Walker Oil Company, Inc., and Big S Oil Company v. Hudson Oil Company of Missouri, Inc.

JOHN R. BROWN, Chief Judge

(concurring) :

I concur in the result and in most of the opinion. I think a few things bear emphasis.

First, the discrimination forbidden by § 2(a) is between purchasers from a common seller-supplier. Here the complainants are not automobile drivers who get one price from Hudson at the Mobile Bridge and another one a few miles beyond in Pensacola, Florida. The one complaining is a competitor of the Hudson retail outlets in Pensacola.

Next, there is too much emphasis in the opinion on “crossing state lines”. Granted that all would recognize that we have gone beyond the antediluvian stage of requiring a physical movement in interstate commerce to satisfy this notion, this repetition of an outworn test only adds to the problem.

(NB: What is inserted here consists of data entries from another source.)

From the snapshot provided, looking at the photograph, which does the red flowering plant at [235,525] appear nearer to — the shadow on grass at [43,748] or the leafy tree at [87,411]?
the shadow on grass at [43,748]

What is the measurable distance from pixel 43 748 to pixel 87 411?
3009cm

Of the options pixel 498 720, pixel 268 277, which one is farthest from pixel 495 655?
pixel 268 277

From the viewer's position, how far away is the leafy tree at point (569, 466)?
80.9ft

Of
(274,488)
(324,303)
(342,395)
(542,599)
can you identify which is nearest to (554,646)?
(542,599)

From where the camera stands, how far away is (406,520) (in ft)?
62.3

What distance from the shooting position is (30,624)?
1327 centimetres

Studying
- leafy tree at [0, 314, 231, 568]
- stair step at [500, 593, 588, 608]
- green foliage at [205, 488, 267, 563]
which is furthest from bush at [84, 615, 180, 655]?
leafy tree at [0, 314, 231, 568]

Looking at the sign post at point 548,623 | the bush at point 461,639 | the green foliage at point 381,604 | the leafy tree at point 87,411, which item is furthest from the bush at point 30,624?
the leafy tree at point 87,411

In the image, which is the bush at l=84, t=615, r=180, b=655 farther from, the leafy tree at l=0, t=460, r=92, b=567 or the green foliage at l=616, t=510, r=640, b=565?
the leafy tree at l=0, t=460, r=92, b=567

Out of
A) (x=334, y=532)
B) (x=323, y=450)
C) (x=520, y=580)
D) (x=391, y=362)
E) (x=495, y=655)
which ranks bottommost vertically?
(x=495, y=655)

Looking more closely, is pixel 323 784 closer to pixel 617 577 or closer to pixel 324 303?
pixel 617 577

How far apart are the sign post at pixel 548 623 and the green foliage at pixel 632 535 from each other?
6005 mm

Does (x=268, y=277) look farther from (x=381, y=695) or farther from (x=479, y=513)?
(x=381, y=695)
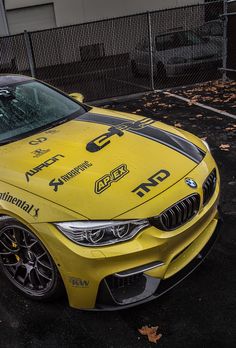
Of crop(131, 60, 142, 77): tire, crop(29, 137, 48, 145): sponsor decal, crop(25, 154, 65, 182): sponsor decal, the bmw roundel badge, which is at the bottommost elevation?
crop(131, 60, 142, 77): tire

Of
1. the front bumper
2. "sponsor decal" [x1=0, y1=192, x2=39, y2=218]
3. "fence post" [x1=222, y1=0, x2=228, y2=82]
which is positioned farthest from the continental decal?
"fence post" [x1=222, y1=0, x2=228, y2=82]

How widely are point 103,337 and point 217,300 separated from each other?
2.87 ft

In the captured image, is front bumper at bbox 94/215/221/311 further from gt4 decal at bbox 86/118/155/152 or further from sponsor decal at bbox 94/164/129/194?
gt4 decal at bbox 86/118/155/152

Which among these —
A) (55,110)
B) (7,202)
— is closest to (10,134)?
(55,110)

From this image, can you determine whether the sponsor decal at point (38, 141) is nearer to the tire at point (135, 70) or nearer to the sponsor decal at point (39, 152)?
the sponsor decal at point (39, 152)

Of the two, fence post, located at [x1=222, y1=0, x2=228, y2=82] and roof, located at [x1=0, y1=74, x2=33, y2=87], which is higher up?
roof, located at [x1=0, y1=74, x2=33, y2=87]

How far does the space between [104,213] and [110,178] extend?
324mm

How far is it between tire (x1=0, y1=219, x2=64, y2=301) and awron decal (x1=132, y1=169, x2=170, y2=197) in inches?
29.7

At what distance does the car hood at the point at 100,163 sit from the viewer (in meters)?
2.73

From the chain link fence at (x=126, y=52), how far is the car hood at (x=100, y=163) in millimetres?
6090

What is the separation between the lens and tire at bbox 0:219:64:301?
287 centimetres

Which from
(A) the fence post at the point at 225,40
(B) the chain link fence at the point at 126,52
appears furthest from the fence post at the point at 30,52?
(A) the fence post at the point at 225,40

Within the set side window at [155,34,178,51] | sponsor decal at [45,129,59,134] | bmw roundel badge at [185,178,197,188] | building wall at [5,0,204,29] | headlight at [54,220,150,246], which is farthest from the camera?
building wall at [5,0,204,29]

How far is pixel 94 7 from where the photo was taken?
709 inches
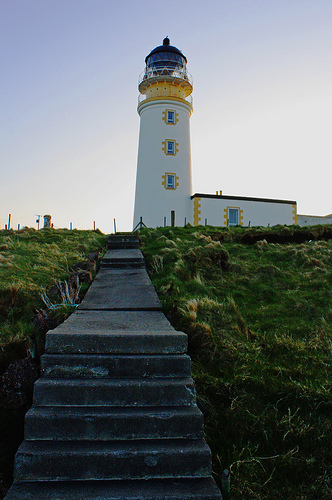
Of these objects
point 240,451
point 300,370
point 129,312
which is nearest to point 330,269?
point 300,370

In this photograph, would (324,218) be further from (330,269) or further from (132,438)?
(132,438)

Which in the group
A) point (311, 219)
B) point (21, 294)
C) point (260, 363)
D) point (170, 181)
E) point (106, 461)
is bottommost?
point (106, 461)

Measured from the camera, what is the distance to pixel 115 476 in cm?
310

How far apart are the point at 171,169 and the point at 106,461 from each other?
23368 mm

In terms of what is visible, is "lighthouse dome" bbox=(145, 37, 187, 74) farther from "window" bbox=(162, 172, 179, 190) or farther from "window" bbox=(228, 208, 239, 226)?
"window" bbox=(228, 208, 239, 226)

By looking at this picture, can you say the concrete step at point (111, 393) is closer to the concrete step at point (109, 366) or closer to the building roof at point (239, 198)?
the concrete step at point (109, 366)

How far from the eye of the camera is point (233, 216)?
2645 centimetres

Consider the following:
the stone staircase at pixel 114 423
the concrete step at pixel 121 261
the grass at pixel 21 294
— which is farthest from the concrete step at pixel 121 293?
the stone staircase at pixel 114 423

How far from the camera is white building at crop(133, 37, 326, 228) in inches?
993

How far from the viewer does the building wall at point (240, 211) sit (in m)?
25.4

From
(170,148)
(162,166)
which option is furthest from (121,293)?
(170,148)

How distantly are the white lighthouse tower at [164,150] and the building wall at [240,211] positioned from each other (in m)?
0.87

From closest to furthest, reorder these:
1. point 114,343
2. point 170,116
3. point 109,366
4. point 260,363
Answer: point 109,366 < point 114,343 < point 260,363 < point 170,116

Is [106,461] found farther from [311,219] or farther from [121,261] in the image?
[311,219]
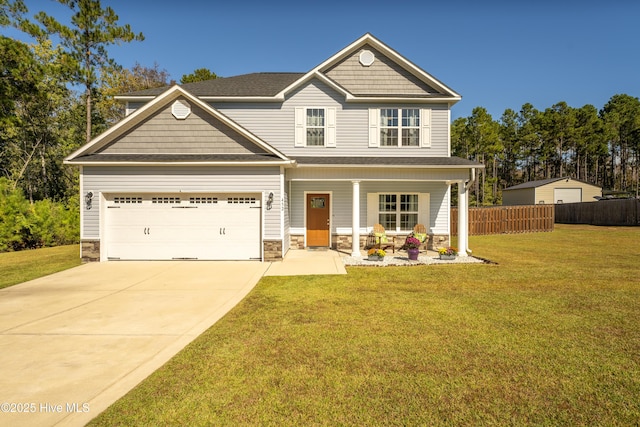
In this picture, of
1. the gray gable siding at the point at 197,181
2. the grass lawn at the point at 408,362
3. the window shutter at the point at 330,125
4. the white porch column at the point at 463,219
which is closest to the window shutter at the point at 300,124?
the window shutter at the point at 330,125

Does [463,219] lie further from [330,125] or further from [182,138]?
[182,138]

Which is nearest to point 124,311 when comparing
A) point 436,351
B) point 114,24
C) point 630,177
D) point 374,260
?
point 436,351

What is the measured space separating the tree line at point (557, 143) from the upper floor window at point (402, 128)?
111ft

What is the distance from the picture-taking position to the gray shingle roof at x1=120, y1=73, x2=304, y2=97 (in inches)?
512

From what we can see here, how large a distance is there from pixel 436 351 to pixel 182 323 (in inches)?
154

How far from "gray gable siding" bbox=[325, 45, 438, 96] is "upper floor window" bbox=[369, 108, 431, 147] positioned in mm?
1117

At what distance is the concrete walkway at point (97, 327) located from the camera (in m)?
3.25

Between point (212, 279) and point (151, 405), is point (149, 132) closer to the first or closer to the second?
point (212, 279)

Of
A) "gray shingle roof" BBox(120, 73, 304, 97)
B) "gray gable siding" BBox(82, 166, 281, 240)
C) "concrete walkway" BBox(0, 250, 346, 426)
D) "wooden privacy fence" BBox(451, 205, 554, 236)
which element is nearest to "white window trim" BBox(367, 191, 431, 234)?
"concrete walkway" BBox(0, 250, 346, 426)

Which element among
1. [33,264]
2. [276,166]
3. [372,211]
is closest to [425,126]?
[372,211]

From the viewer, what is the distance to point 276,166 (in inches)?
422

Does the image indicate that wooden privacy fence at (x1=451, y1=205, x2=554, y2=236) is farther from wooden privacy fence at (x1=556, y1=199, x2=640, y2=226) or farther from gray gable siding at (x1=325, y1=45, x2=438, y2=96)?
gray gable siding at (x1=325, y1=45, x2=438, y2=96)

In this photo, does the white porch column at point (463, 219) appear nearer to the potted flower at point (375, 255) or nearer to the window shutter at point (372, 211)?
the potted flower at point (375, 255)

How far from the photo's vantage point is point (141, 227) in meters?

Finally, the declarations of the Supreme Court in Walling v. Jacksonville Paper Co., 1943, 317 U.S. 564, 63 S.Ct. 332, 87 L.Ed. 460, are, of course, binding as statements of law. But I don’t think the Court undertook — and if it did I am at a loss to understand the source of such prescience — to declare what is in interstate commerce as a matter of economic fact. Surely business has changed since 1943. Indeed over 50% of today’s occupations were not in existence at that time. This statute deals with economic impacts in an economic atmosphere. Judges, I submit, should look to economic facts for their disclosed wisdom, not some doubtful, and now time-eroded pronouncement having a Delphic (but questionable) ring.